Stability analysis definition
- @STABILITY_ANALYSIS_DEFINITION {
- @STABILITY_ANALYSIS_NAME {StabAnaName} {
- @SIGNAL_LIST {SigName1, SigName2,... SigNameN}
- @RANK_NUMBER {r}
- @TIME_STEP_SIZE {Δt}
- @NUMBER_OF_TIME_STEPS {N}
- @PERIOD {T}
- @STABILITY_ANALYSIS_TYPE {StabAnaType}
- @SVD_SOLVER_METHOD {SvdMethod}
- @COMMENTS {CommentText}
- }
- }
NOTES
- It is often useful to perform a stability analysis based on a number signals characterizing the dynamic response of the system. Various procedures are used to extract the stability characteristics of the system, i.e., the frequency and damping of the system's modes presenting the lowest damping rates.
- Plots of the stability analysis results will be generated, if requested by the plotting control parameters. Stability analysis is performed during the signal analysis phase of the analysis, as explained in Processing Signals.
- Stability analysis will be performed based on N signals SigName1, SigName2,... SigNameN. Note that the preconditioning and conditioning operations defined for the signal will be applied to the raw signal data before it if used for stability analysis. Furthermore, the sole time steps that were archived, as implied by the archival rate, will be used in the analysis.

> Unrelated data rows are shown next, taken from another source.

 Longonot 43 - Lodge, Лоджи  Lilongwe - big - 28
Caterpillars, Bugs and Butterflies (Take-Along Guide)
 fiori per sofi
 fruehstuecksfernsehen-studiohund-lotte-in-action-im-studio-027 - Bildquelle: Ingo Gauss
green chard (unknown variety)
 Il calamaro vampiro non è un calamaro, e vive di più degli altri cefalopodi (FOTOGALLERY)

- Since the data contained in the various signals is contaminated with noise, it will only be possible to extract a limited number of modes of the system. Typically, if the system rank number is r = 2m, m modes will be extracted, i.e., m pairs of frequency and damping will be evaluated.
- The stability analysis procedure operates on signals sampled at a constant time step size Δt. Since the dynamic analysis could be run with a variable time step size, see time adaptivity in section~\ref{StpCtrl: Time Adaptivity}, computed responses are linearly interpolated to create new signals with a constant time step size Δt. A time step size, Δt, or a number of time steps, N, must be defined. These two quantities are linked by the following relationship: N Δt = t_{f} - t_{i}, where t_{i} and t_{f} are the initial and final times of the signal.

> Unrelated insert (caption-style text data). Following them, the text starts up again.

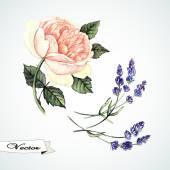 Rose, akvarel a travarica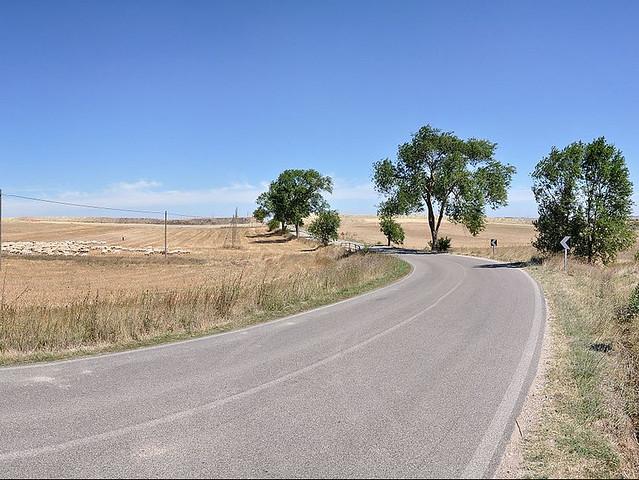 Strada_Provinciale_Matera-Gioia_del_Colle_-_Near_Matera,_Italy_-_August_17_2010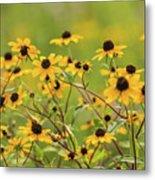 Yellow Black Eyed Susan Wildflowers In Summer Metal Print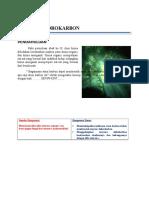Senyawa Hidrokarbon Modul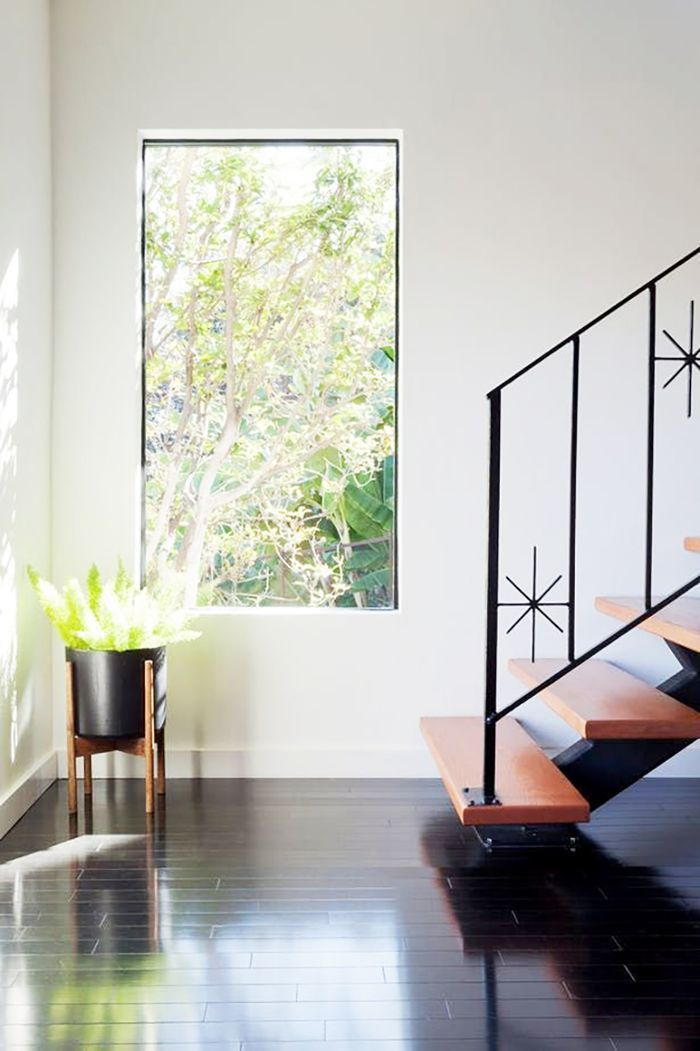 Foxtail fern in a mid-century planter in front of a bright window and staircase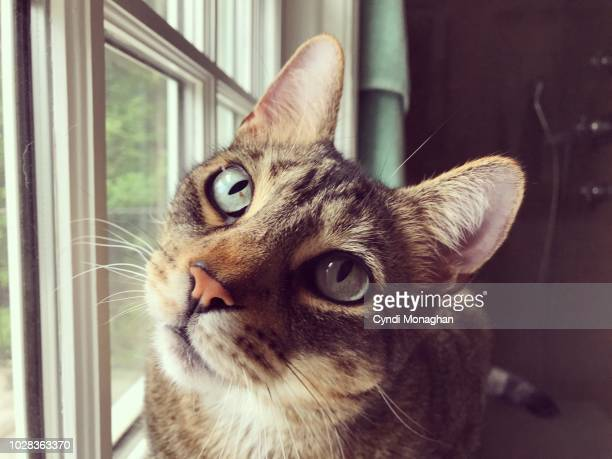 portrait of green-eyed tabby cat - domestic animals stock pictures, royalty-free photos & images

- The stability analysis algorithm is different when dealing with constant coefficient systems or periodic coefficient systems. If T = 0, the system is assumed to be a constant coefficient system; if T > 0 the system is assumed to be a periodic coefficient system with a period T.

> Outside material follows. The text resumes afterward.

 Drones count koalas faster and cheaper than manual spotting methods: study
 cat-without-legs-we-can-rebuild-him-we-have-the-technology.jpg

- Two approaches are available to compute the stability characteristics of the system, according to the value of the parameter StabAnaType. The default value is StabAnaType = PRONY.
- If StabAnaType = PARTIAL_FLOQUET, the partial Floquet with projection in a subspace is used.
- If StabAnaType = PRONY, Prony's method with projection in a subspace is used.
- The procedures used to evaluate the system's stability characteristics rely on the singular decomposition of the Hankel matrices H_{0} and H_{1}. Two methods are available to perform this task, according to the value of the parameters SvdMethod. The default value is SvdMethod = LANCZOS.
- If SvdMethod = LANCZOS, the singular values of the Hankel matrices are computed using the Lanczos algorithm. This algorithm only computes the largest singular values of these matrices, but these are the singular values of interest. This approach is able to deal with large size Hankel matrices.
- If SvdMethod = BI_QR, the singular values of the Hankel matrices are computed using the bi-diagonal QR algorithm. While the QR algorithm can compute all the singular values of these matrices, its computational cost become very heavy as the size of the matrices increases. This approach should only be used when the Hankel matrices are of modest size.
- It is possible to attach comments to the definition of the object; these comments have no effect on its definition.
Examples
Example 1.
The following example defines a stability analysis of a wing based on two signals, SignalWingTipDis and SignalWingTipRot, that extract the tip displacement and rotation of a wing, obtained from a single sensor, SensorWingTipDispl. Both signal use the same preconditioning, PreCon, to extract a portion of the entire simulation, from 0.3 to 1.0 sec. The signals are resampled using 200 equally spaced time steps.
- SIGNAL_PRECONDITIONING_DEFINITION {
- @SIGNAL_PRECONDITIONING_NAME {PreCon} {
- @INITIAL_TIME {0.3}
- @NORMALIZED_TIME_RANGE {0.0,0.7}
- }
- }
- SIGNAL_DEFINITION {
- @SIGNAL_NAME {SignalWingTipDis} {
- @SENSOR_NAME {SensorWingTipDispl}
- @CHANNEL_NUMBER {3}
- @SIGNAL_PRECONDITIONING_NAME {PreCon}
- }
- @SIGNAL_NAME {SignalWingTipRot} {
- @SENSOR_NAME {SensorWingTipDispl}
- @CHANNEL_NUMBER {4}
- @SIGNAL_PRECONDITIONING_NAME {PreCon}
- }
- }
- @STABILITY_ANALYSIS_DEFINITION {
- @STABILITY_ANALYSIS_NAME {StabAnaPF} {
- @SIGNAL_LIST {SignalWingTipDis, SignalWingTipRot}
- @RANK_NUMBER {4}
- @NUMBER_OF_TIME_STEPS {200}
- @STABILITY_ANALYSIS_TYPE {PARTIAL_FLOQUET}
- }
- }